◆ SOURCE EXTRACT ◆
===============
It seems everyone is talking about “brand” these days. Given the many tangibles and intangibles involved in creating and managing a brand, giving it a concrete definition can be a challenge. However, one thing is clear—brand is important.
In many ways, brand is a promise. When buyers—whether they’re retail consumers or business users—consider doing business with a firm, they’re looking not only at the product or service being offered, but the firm’s reputation and perceived value. How potential and current clients perceive your organization is the foundation of your brand.
There are certain times in your firm’s existence that warrant taking a closer look at your brand. Perhaps you are facing a major business decision that you can’t afford to get wrong. Or a new challenge that has high stakes. Situations such as these are the opportunity to take a step back and look at the bigger picture as it relates to your brand.
Here are 10 business challenges that brand research can help you solve:
1. Difficulty describing your firm
Have you heard the old Indian parable about the blind men describing an elephant? Each touched various parts of the animal and, based on their individual experiences, each described a very different entity. Sometimes different business developers describing their accounting firm can create the same confusion.
Brand research can help you determine where you’re creating value and what’s most important to potential clients so you can better align your value with their needs and create a more focused yet comprehensive description of your firm.
===============
◆ STUDY MATERIAL ◆
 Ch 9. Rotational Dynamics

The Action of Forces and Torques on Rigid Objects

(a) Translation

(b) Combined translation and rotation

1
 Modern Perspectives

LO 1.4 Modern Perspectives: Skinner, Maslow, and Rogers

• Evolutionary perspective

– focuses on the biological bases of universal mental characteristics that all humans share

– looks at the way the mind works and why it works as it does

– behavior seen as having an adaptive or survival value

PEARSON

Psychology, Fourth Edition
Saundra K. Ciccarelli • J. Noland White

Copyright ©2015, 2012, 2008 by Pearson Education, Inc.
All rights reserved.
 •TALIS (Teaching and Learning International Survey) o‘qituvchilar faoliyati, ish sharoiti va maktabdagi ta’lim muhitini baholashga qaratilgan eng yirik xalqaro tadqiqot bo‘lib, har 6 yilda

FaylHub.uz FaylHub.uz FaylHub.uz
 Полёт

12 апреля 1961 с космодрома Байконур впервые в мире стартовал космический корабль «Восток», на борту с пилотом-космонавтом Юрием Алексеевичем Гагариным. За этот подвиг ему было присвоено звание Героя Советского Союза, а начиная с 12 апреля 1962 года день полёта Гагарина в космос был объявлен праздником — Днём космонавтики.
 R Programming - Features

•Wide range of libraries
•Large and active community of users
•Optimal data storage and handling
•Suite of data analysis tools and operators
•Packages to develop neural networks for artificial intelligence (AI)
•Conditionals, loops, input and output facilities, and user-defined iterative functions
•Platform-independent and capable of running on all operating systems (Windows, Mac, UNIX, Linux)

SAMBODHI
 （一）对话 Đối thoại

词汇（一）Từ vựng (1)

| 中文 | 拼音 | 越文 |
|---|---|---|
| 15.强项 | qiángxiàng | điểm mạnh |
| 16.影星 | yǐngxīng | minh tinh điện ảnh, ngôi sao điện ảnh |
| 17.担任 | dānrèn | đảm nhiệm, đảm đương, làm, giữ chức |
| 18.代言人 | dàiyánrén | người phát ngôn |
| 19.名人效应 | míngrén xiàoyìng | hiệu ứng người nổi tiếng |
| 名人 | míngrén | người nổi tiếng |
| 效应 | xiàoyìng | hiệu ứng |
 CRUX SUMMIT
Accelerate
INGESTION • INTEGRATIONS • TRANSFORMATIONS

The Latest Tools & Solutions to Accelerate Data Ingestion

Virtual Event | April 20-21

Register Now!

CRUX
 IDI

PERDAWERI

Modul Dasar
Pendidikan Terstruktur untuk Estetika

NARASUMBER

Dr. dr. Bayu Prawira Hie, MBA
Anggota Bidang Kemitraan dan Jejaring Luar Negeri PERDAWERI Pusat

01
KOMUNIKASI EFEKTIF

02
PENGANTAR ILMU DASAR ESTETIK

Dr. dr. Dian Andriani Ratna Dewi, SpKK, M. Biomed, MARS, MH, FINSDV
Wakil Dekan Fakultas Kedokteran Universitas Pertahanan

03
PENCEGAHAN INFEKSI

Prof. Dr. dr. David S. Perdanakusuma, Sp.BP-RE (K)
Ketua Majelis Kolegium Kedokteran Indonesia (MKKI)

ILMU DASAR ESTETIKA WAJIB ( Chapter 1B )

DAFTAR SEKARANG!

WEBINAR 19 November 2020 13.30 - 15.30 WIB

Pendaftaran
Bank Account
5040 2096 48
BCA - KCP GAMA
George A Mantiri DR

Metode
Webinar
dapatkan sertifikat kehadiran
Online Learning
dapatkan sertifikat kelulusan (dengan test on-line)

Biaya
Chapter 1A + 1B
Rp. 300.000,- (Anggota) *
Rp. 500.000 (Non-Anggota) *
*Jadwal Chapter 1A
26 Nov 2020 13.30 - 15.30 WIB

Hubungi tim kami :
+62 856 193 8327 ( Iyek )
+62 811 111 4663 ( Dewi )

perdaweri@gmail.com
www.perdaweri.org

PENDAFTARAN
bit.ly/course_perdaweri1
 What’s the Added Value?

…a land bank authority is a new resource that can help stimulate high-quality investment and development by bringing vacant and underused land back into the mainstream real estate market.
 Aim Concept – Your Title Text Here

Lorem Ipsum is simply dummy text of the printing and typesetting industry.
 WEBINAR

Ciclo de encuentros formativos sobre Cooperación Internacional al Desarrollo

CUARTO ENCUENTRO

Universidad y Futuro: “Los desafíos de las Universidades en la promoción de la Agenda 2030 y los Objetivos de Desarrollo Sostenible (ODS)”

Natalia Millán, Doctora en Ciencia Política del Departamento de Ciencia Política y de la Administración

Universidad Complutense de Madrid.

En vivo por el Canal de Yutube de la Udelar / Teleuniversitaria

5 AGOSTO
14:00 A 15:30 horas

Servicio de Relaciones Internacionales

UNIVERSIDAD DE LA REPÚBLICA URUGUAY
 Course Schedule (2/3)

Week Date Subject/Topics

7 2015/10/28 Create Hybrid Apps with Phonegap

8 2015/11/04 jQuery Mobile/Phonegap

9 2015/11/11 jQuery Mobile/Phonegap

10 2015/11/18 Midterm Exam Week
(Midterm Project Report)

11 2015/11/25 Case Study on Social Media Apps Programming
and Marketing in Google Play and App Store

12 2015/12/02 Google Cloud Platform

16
===============
◆ EXERCISE ◆
Reproduce the passage on brand research word for word, from "There are certain" to "to your brand.", with both ends included.

◆ FINAL ANSWER ◆
There are certain times in your firm’s existence that warrant taking a closer look at your brand. Perhaps you are facing a major business decision that you can’t afford to get wrong. Or a new challenge that has high stakes. Situations such as these are the opportunity to take a step back and look at the bigger picture as it relates to your brand.